Let S( i1:i2, j1:j2 ) denote the optimal sum of non-overlapping numbers for a square subarray of A containing the intersection of rows i1 to i2 and columns j1 to j2.
Then the optimal sum of non-overlapping numbers is denoted S( 1:n , 1:n ) and is given as follows:
S( 1:n , 1:n ) = max { [ S( 2:n , 2:n ) + A11 ]
[ S( 2:n , 1:n-1 ) + A1n ]
[ S( 1:n-1 , 2:n ) + An1 ]
[ S( 1:n-1 , 1:n-1 ) + Ann ] }
(recursively)
Note that S( i:i, j:j ) is simply Aij.
That is, the optimal sum for a square array of size n can be determined by separately computing the optimal sum for each of the four sub-arrays of size n-1, and then maximising the sum of the sub-array and the element that was "left out".
S for |# # # #|
|# # # #|
|# # # #|
|# # # #|
Is the best of the sums S for:
|# | | #| |# # # | | # # #|
| # # #| |# # # | |# # # | | # # #|
| # # #| |# # # | |# # # | | # # #|
| # # #| |# # # | | #| |# |
Implementation
The recursive algorithm above suggests a recursive solution:
def S(A,i1,i2,j1,j2):
if (i1 == i2) and (j1==j2):
return A[i1][j1]
else:
return max ( S( A, i1+1, i2, j1+1, j2) + A[i1][j1] ],
S( A, i1+1, i2, j1, j2-1) + A[i1][j2] ],
S( A, i1, i2-1, j1+1, j2) + A[i2][j1] ],
S( A, i1, i2-1, j1, j2-1) + A[i2][j2] ], )
Note that this will make O(4^n) calls to S()!! This is much better than the factorial O(n!) time complexity of the "brute force" solution, but still awful performance.
The important thing to note here is that many of the calls are repeated with the same parameters. For example, in solving a 3*3 array, each 2*2 array is solved many times.
This suggests two possible solutions for a speedup:
Make the recursive function S() cache results so that it only needs to S(A,i1,i2,j1,j2) once for each i1,i2,j1,j2. This means that S() only needs to calculate O(n^3) results - all other requests will be fufilled from cache. (This is called memoising.)
Instead of starting at the top, with the large n*n array, and working down through successively smaller subproblems, start at the bottom with the smallest possible subproblems and build up to the n*n case. This is called dynamic programming. This is also O(n^3), but it's a much faster O(n^3) because you don't have to hit a cache all the time.
The dynamic programming solution proceeds somewhat like:
Find optimal solutions to all 1x1 sub-arrays. (Trivial.)

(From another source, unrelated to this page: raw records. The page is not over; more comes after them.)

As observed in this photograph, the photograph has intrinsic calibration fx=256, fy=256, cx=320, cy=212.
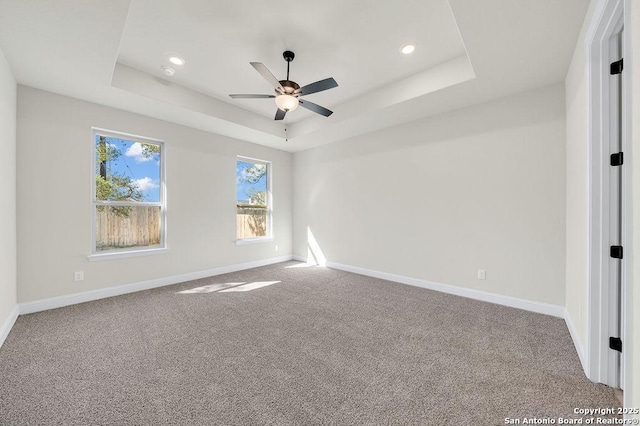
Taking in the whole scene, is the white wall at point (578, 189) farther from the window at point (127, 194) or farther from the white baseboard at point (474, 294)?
the window at point (127, 194)

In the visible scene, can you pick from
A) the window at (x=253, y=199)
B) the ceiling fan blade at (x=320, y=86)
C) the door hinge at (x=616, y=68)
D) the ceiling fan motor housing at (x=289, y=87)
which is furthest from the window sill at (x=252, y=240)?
the door hinge at (x=616, y=68)

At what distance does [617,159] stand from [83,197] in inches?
207

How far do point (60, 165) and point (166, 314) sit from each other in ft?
7.45

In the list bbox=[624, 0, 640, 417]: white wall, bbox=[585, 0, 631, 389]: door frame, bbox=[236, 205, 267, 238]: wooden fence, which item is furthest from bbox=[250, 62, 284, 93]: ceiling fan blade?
bbox=[236, 205, 267, 238]: wooden fence

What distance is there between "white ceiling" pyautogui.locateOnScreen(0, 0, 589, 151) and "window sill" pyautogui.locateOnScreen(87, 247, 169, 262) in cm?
202

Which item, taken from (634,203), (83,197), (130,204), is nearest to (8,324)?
(83,197)

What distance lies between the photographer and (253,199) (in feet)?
17.8

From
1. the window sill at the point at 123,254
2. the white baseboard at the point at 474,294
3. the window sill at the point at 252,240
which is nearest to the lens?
the white baseboard at the point at 474,294

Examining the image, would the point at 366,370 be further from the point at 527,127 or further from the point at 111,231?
the point at 111,231

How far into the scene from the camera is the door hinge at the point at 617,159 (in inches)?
64.6

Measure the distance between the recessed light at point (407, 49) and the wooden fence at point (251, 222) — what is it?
151 inches

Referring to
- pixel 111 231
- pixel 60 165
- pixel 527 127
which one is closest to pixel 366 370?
pixel 527 127

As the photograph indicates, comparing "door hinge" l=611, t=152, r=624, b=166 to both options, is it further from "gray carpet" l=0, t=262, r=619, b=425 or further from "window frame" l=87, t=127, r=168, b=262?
"window frame" l=87, t=127, r=168, b=262

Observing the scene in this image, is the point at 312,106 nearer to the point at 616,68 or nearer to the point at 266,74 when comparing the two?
the point at 266,74
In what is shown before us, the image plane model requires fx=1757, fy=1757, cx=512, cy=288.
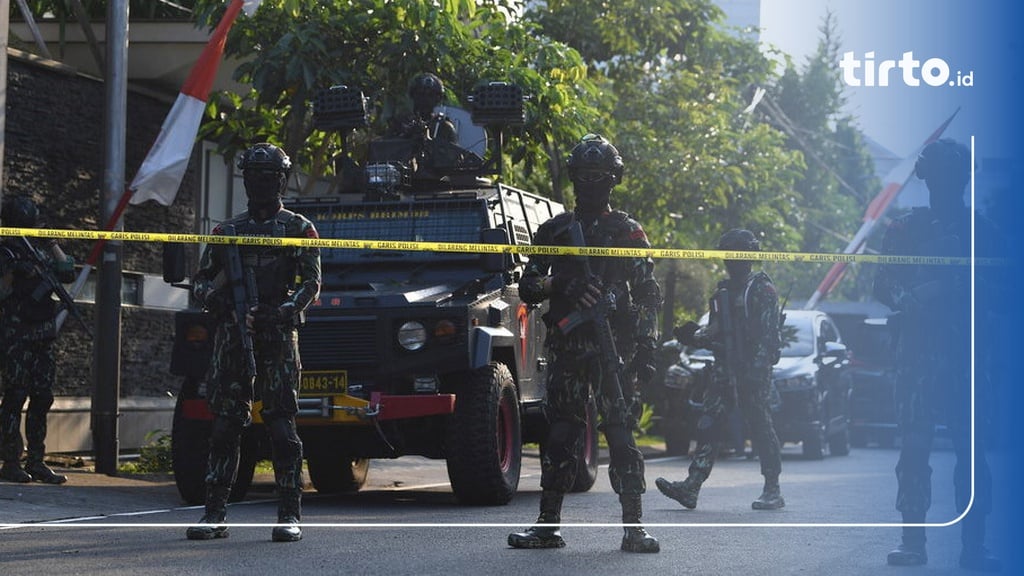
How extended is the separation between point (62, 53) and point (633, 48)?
670cm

Find optimal solutions for all 2x2 sub-arrays.
Find optimal solutions for all 3x3 sub-arrays.
...
Find optimal solutions for all n-1 * n-1 sub-arrays.

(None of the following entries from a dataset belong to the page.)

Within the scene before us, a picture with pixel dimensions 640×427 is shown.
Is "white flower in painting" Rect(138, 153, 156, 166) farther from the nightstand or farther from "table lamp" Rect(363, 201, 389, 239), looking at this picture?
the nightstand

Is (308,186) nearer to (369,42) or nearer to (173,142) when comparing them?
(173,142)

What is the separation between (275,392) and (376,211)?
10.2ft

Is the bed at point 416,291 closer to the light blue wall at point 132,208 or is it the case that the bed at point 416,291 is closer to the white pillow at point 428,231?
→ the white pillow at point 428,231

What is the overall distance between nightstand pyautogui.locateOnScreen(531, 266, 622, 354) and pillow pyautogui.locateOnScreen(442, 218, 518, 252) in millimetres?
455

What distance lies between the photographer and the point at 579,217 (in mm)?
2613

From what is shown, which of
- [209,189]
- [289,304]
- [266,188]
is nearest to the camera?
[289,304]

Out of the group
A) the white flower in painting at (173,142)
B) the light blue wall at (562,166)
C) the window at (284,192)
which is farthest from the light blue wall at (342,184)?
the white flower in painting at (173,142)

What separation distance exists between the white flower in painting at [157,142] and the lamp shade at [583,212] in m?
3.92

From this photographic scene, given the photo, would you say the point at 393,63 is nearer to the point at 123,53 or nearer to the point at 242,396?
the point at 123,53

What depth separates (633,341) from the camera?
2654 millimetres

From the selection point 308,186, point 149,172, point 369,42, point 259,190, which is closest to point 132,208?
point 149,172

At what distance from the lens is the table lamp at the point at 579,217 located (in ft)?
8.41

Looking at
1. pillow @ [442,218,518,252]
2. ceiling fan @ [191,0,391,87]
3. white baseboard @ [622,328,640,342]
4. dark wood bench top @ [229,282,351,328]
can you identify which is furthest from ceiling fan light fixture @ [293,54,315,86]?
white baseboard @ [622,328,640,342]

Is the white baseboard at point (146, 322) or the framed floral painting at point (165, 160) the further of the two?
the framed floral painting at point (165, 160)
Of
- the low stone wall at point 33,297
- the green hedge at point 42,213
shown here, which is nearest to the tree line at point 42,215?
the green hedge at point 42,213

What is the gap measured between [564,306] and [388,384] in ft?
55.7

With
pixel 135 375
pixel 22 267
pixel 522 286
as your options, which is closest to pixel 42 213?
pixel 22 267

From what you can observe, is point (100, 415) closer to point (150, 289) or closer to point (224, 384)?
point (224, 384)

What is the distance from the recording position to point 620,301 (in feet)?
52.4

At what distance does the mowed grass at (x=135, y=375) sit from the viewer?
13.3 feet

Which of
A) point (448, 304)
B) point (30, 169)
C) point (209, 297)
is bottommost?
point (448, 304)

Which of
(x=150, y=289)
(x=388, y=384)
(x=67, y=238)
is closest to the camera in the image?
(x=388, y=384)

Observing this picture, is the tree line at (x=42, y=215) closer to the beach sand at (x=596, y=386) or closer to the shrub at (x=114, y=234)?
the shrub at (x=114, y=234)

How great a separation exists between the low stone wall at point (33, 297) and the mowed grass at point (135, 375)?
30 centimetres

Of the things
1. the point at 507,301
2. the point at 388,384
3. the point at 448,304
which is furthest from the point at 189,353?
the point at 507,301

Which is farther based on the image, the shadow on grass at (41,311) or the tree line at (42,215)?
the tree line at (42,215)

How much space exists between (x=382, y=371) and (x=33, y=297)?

Find optimal solutions for the complete n*n sub-array.
Notes on this solution:
No proof yet. I'm working on it.
You'll note the algorithm above only gives you S(), the optimal sum. It doesn't tell you which numbers actually make up that sum. You get to add in your own method of backtracing your path to the solution.
The algorithm above doesn't guarantee the property that ties like 2,2 vs. 1,3 will be broken in favour of having all the individual numbers be as large as possible (so that 2,2 wins.) I believe you can define max() to break ties in favour of the largest numbers possible, and that will do what you want, but I can't prove it.
General notes:
Dynamic programming is a powerful technique for devising fast algorithms for any problem which exhibits two properties:
Optimal substructure: A problem can be broken down into slightly smaller parts, each of which can be used as part of the solution to the original problem.
Overlapping subproblems means that there are few actual subproblems to solve, and the solutions to the subproblems are re-used many times.
If the problem has optimal substructure, and the problem breaks down into slightly smaller problems - say a problem of size n breaks down into subproblems of size n-1 - then the problem can be solved by dynamic programming.
If you can split the problem into much smaller chunks - say chopping a problem of size n into halves, each of size n/2 - that's divide and conquer, not dynamic programming. Divide and conquer solutions are generally very fast - for example binary search will find an element in a sorted array in O(log n) time.
This is related to the n Queens problem, except that you do not care about the diagonal and you have weighted solutions. As the Queens problem, you can solve it by (multiple) backtracking.
I.e., once you find a solution you remember its weight, mark the soulution as invalid, and start over. The (a) solution with the highest weight wins.